-- Start Source data --

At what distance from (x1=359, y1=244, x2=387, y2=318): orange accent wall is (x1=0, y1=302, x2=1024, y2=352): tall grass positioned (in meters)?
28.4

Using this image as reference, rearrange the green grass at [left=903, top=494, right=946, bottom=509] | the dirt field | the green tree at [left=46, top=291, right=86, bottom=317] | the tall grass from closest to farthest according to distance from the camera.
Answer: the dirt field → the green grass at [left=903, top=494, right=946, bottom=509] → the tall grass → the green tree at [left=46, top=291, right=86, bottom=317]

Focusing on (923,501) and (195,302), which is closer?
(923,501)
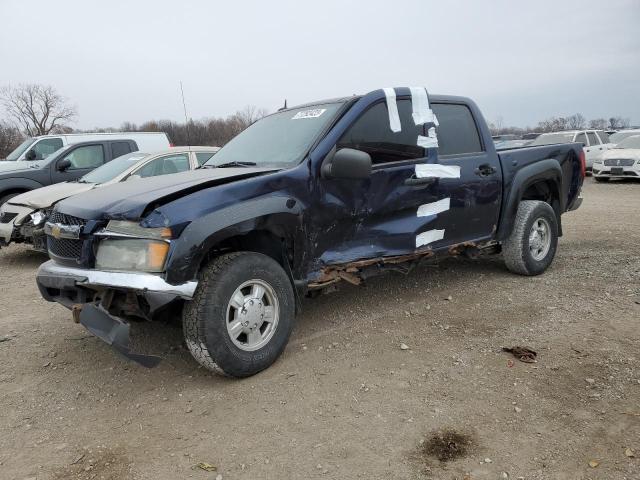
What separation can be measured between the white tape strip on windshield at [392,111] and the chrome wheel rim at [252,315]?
175 cm

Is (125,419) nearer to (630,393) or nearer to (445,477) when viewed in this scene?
(445,477)

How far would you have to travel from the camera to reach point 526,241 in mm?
5320

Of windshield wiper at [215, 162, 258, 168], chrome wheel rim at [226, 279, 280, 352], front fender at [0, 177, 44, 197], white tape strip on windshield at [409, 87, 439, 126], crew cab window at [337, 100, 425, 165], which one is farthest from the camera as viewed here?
front fender at [0, 177, 44, 197]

-- End Source data --

■ **Exercise**
In the data above, find the line with "Using this image" and repeat it and every line after it through the end, exactly; leave the pictures out.

■ **Exercise solution**
Using this image as reference, rearrange the green grass at [left=903, top=494, right=946, bottom=509] | the dirt field | the green tree at [left=46, top=291, right=86, bottom=317] | the tall grass from closest to farthest according to distance from the camera.
Answer: the dirt field → the green grass at [left=903, top=494, right=946, bottom=509] → the tall grass → the green tree at [left=46, top=291, right=86, bottom=317]

Focusing on (923,501) and (195,302), which is closer?
(923,501)
What separation can be measured between the white tape strip on windshield at [392,111] and the chrome wheel rim at [252,315]?
175 cm

Is (125,419) nearer to (630,393) or nearer to (445,477) when viewed in this scene?
(445,477)

How far would you have to travel from the camera to reach point 526,241 in mm?
5320

Of windshield wiper at [215, 162, 258, 168], chrome wheel rim at [226, 279, 280, 352], front fender at [0, 177, 44, 197], white tape strip on windshield at [409, 87, 439, 126], crew cab window at [337, 100, 425, 165], which one is farthest from the camera as viewed here?
front fender at [0, 177, 44, 197]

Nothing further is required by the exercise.